(INPUT MATERIAL Opens)

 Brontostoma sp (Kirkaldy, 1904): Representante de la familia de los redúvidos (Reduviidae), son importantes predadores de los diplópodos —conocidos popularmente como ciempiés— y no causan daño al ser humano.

(INPUT MATERIAL Closes)
(INPUT MATERIAL Opens)

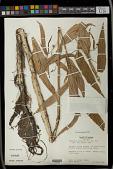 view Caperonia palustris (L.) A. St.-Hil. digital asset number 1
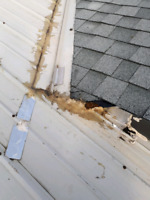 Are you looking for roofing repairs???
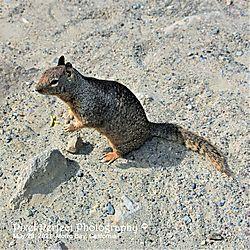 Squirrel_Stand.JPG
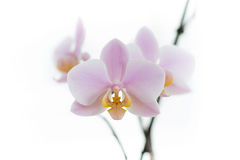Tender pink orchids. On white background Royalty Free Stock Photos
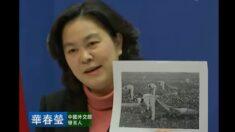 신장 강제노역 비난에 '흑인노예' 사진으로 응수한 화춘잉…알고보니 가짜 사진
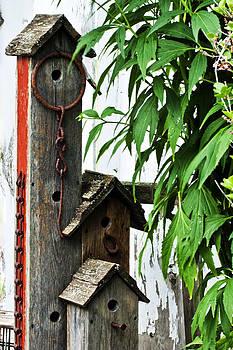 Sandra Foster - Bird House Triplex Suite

(INPUT MATERIAL Closes)
(INPUT MATERIAL Opens)

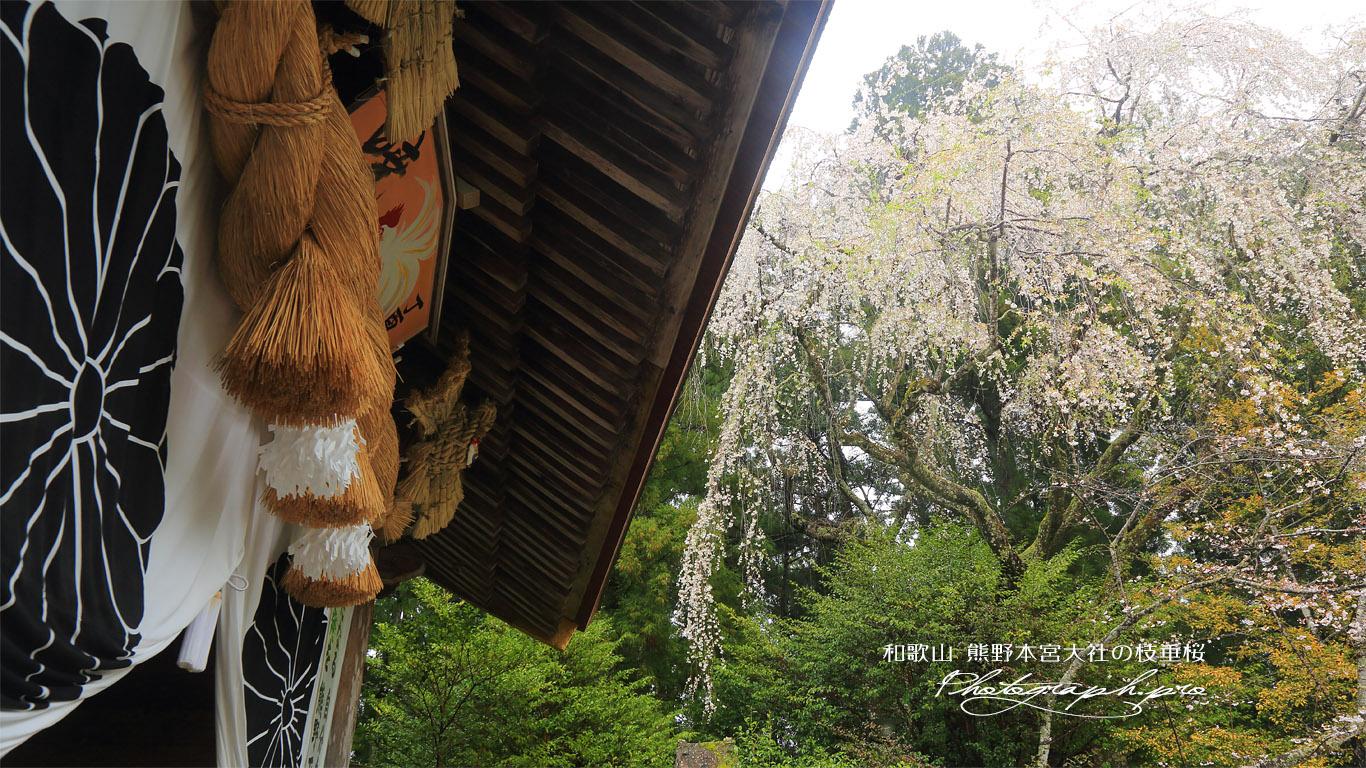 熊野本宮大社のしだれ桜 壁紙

(INPUT MATERIAL Closes)

- DIRECTIONS FOR THIS TASK -
Copy word for word the span of the records above that begins at the line with "신장 강제노역 비난에 '흑인노예' 사진으로 응수한 화춘잉…알고보니 가짜 사진" and ends at the line with "Sandra Foster - Bird House Triplex Suite", including those two lines but not the pictures.

- PROBLEM SOLUTION -
 신장 강제노역 비난에 '흑인노예' 사진으로 응수한 화춘잉…알고보니 가짜 사진
 Sandra Foster - Bird House Triplex Suite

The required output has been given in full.